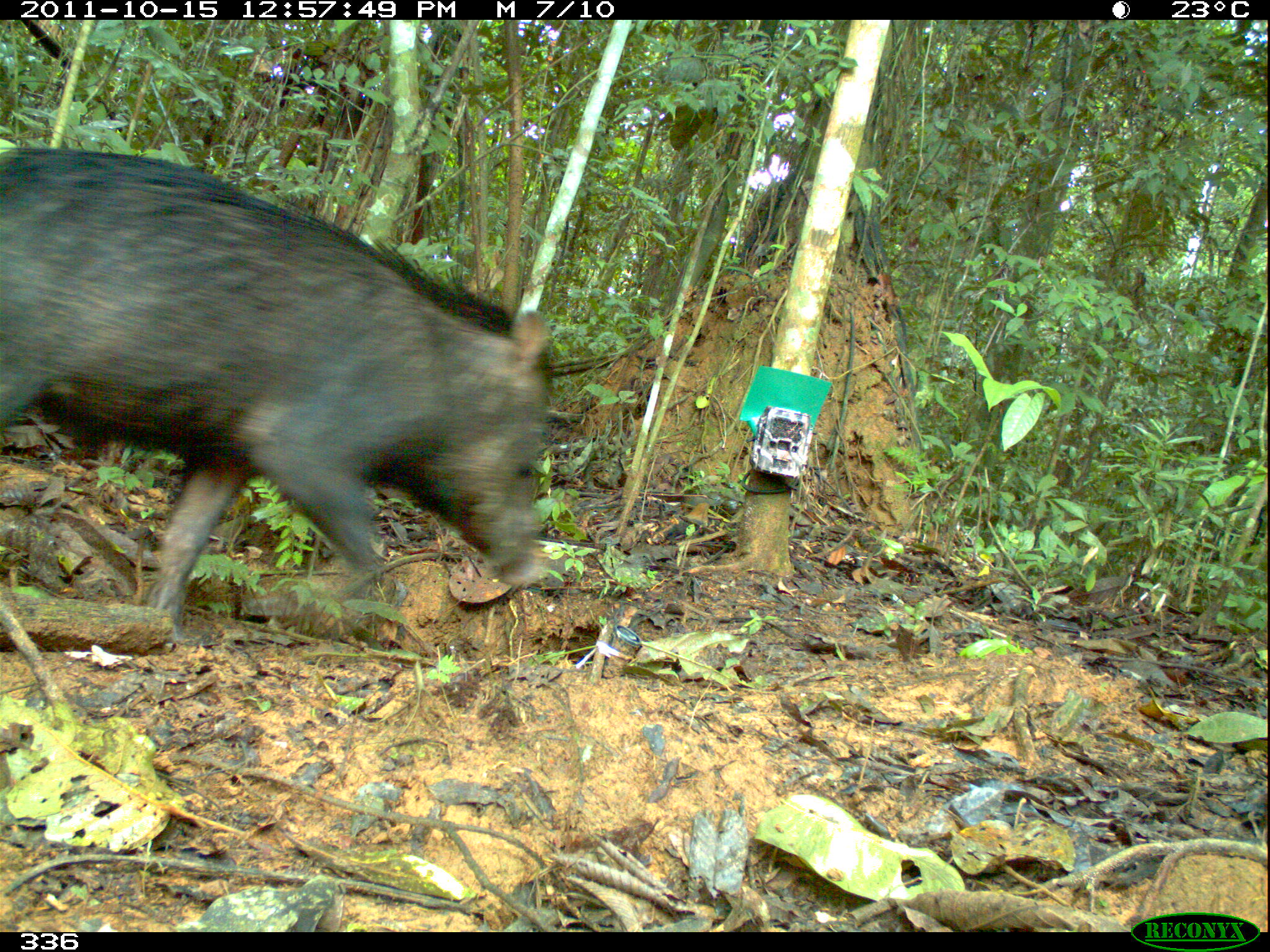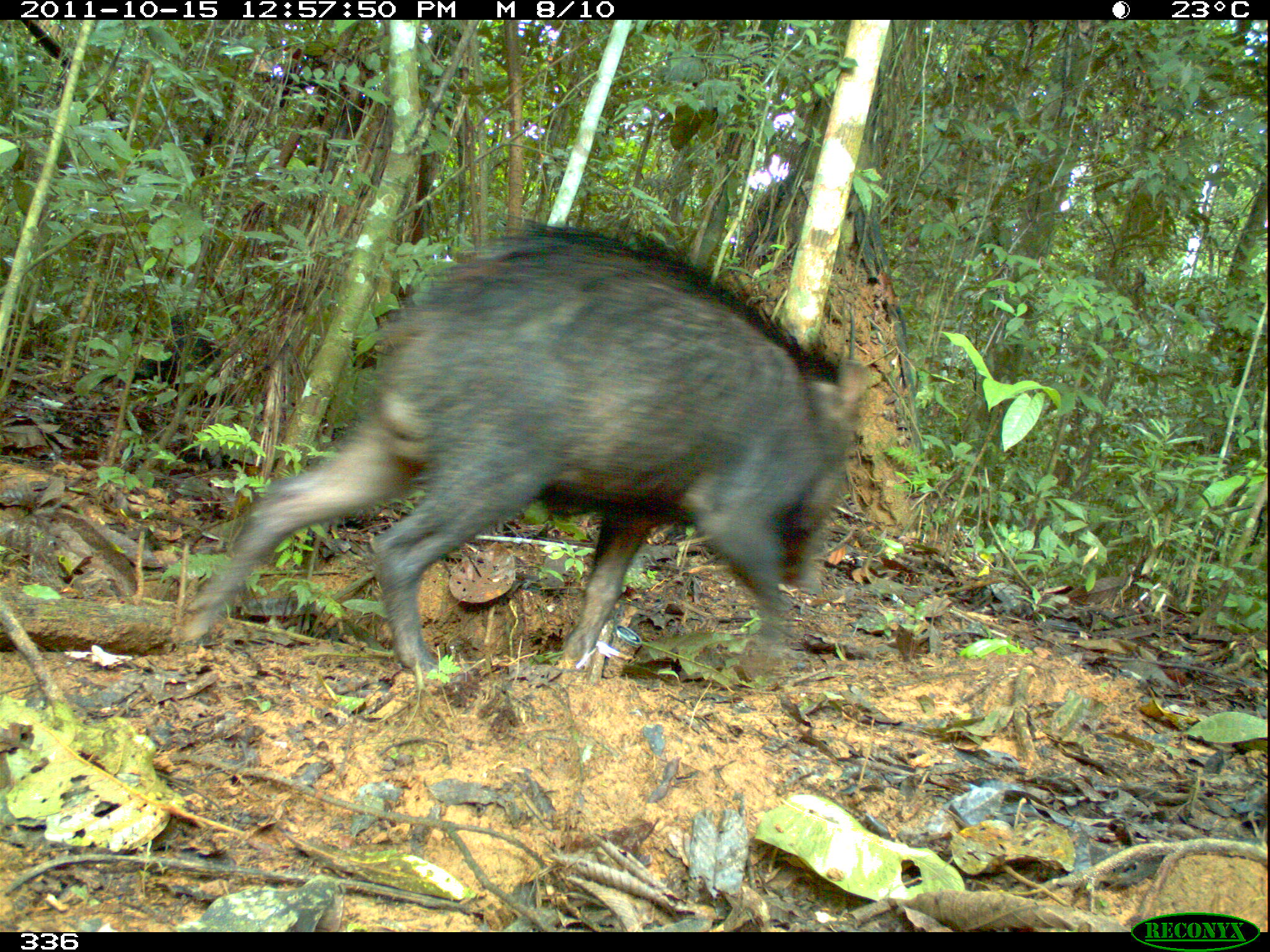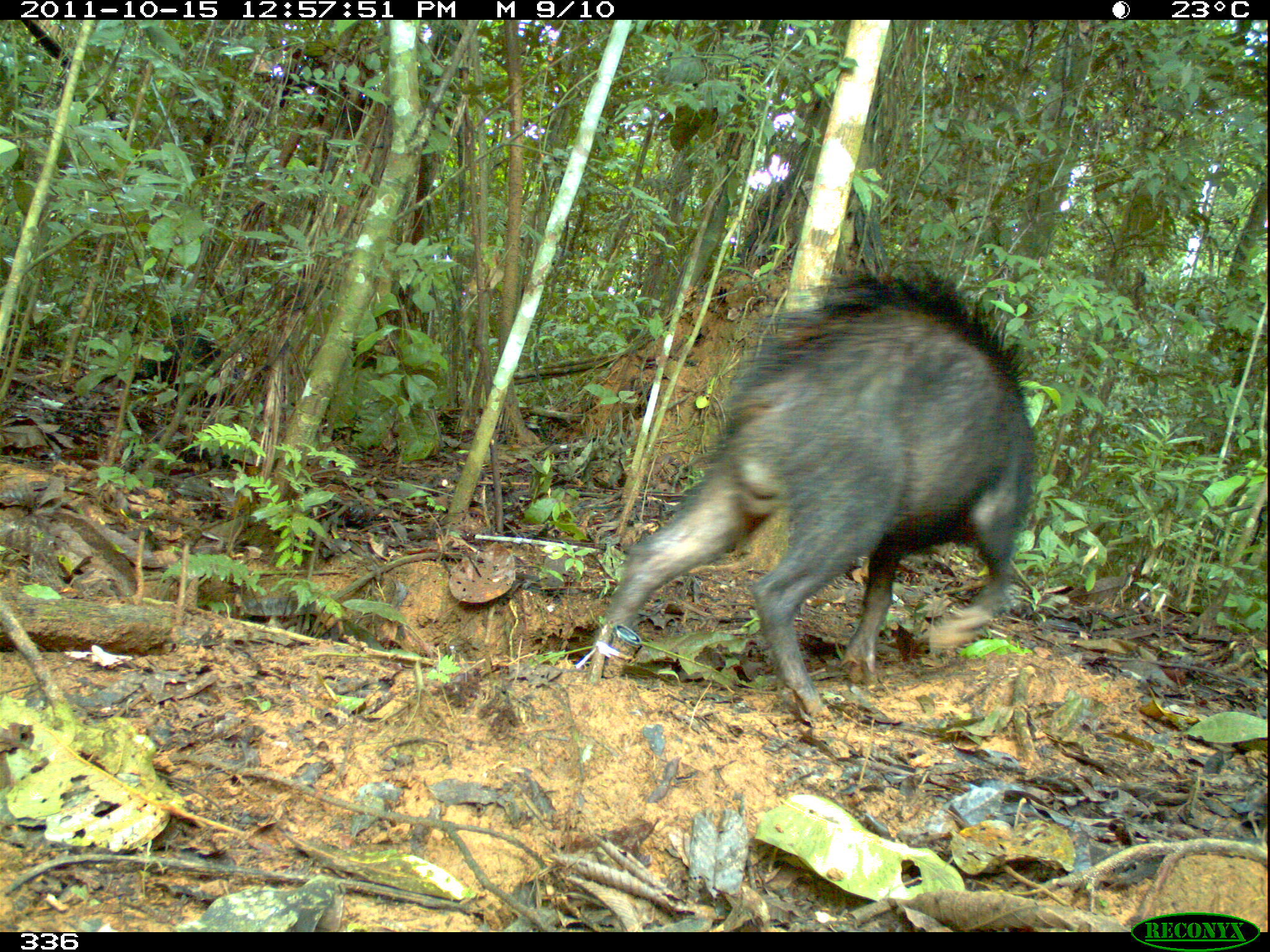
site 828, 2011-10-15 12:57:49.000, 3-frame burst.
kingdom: Animalia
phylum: Chordata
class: Mammalia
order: Artiodactyla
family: Tayassuidae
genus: Tayassu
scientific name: Tayassu pecari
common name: white-lipped peccary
Tayassu pecari (white-lipped peccary).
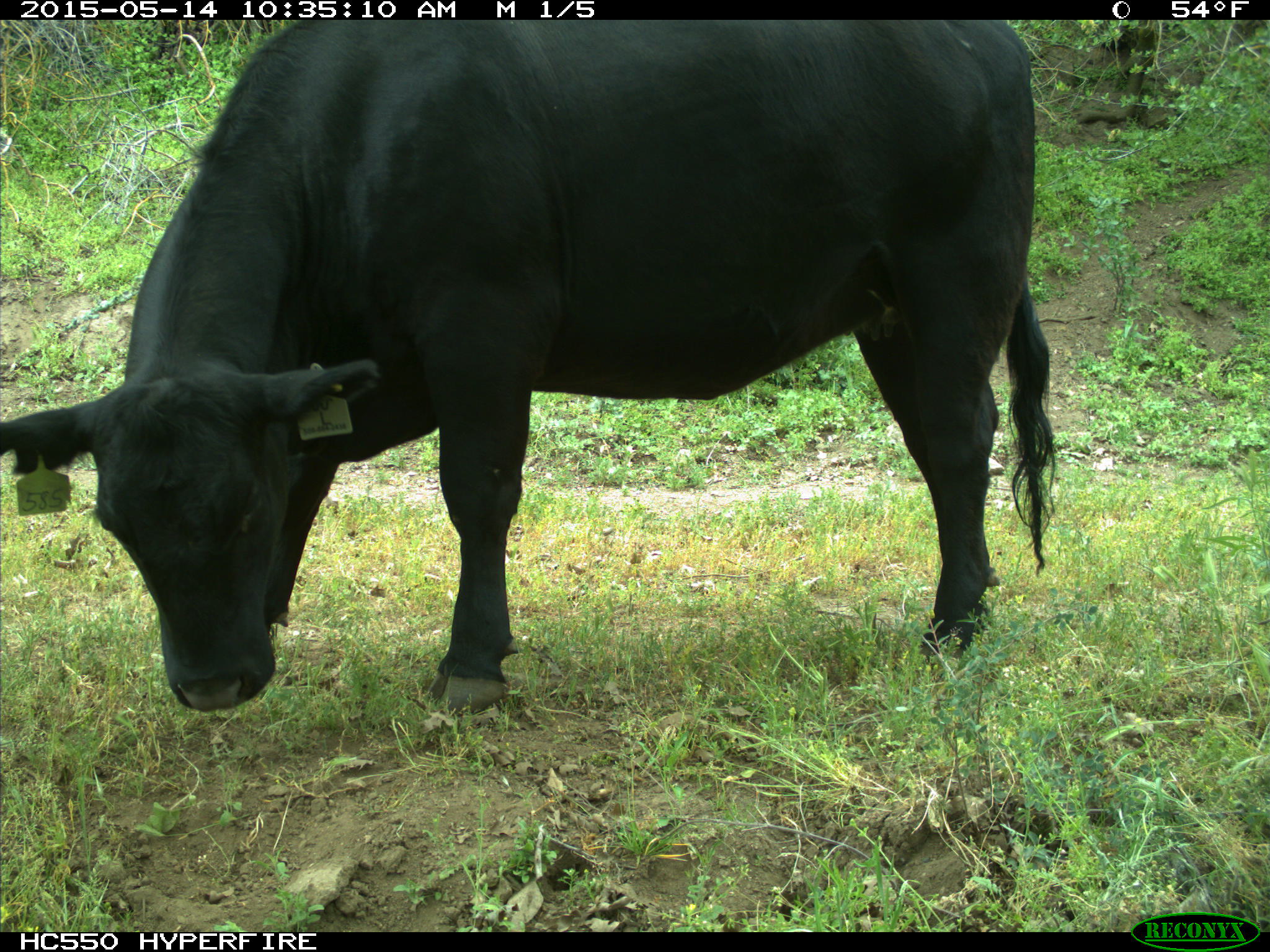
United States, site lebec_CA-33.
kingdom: Animalia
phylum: Chordata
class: Mammalia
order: Artiodactyla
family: Bovidae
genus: Bos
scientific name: Bos taurus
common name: domestic cow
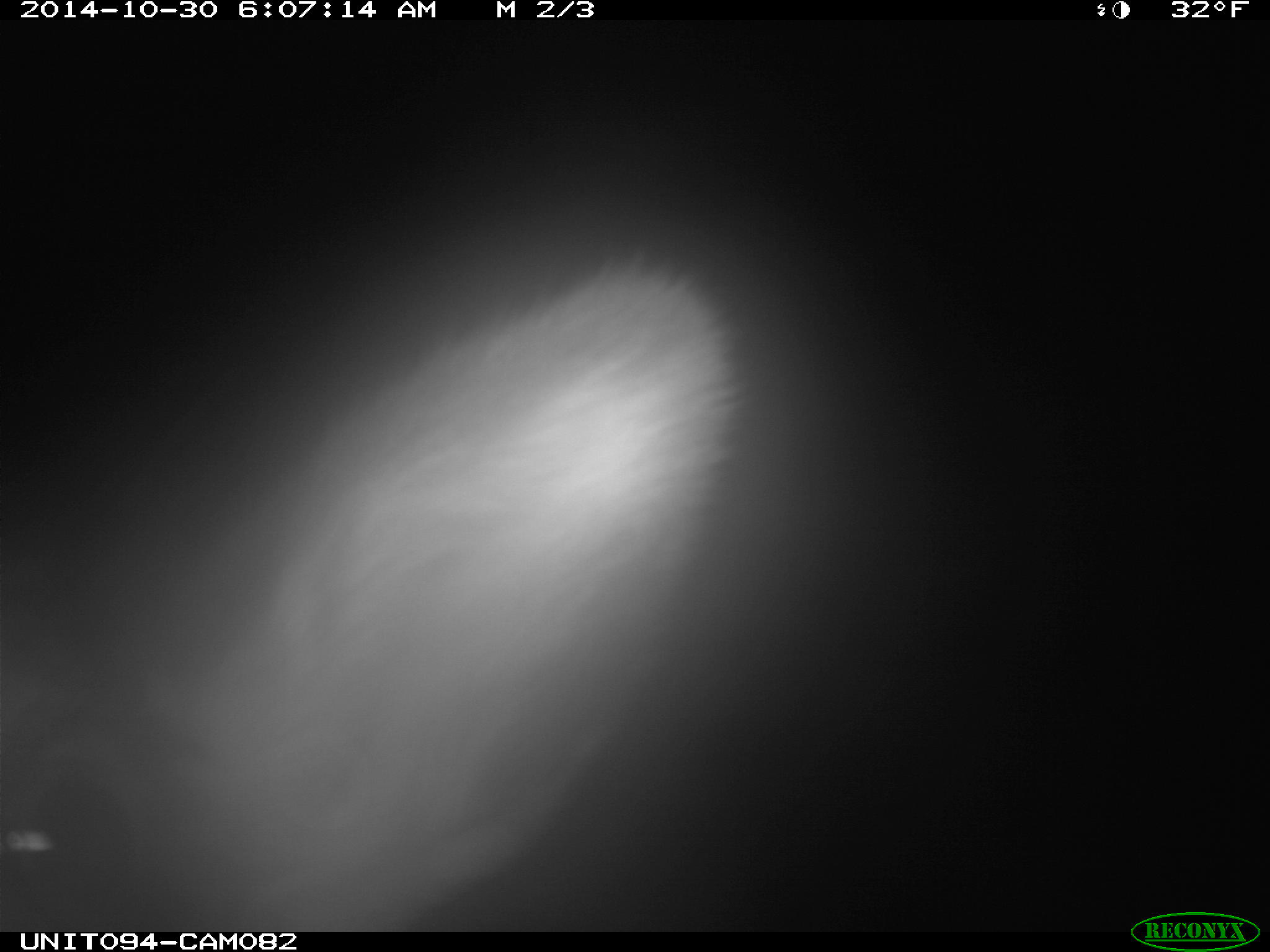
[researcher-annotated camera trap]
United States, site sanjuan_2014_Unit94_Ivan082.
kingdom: Animalia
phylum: Chordata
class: Mammalia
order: Artiodactyla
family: Cervidae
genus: Cervus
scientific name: Cervus elaphus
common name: red deer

# # # # #

### Your instructions
Each record above must be retyped exactly as given, with the images excluded.

### Solution
site 828, 2011-10-15 12:57:49.000, 3-frame burst.
kingdom: Animalia
phylum: Chordata
class: Mammalia
order: Artiodactyla
family: Tayassuidae
genus: Tayassu
scientific name: Tayassu pecari
common name: white-lipped peccary
Tayassu pecari (white-lipped peccary).
United States, site lebec_CA-33.
kingdom: Animalia
phylum: Chordata
class: Mammalia
order: Artiodactyla
family: Bovidae
genus: Bos
scientific name: Bos taurus
common name: domestic cow
[researcher-annotated camera trap]
United States, site sanjuan_2014_Unit94_Ivan082.
kingdom: Animalia
phylum: Chordata
class: Mammalia
order: Artiodactyla
family: Cervidae
genus: Cervus
scientific name: Cervus elaphus
common name: red deer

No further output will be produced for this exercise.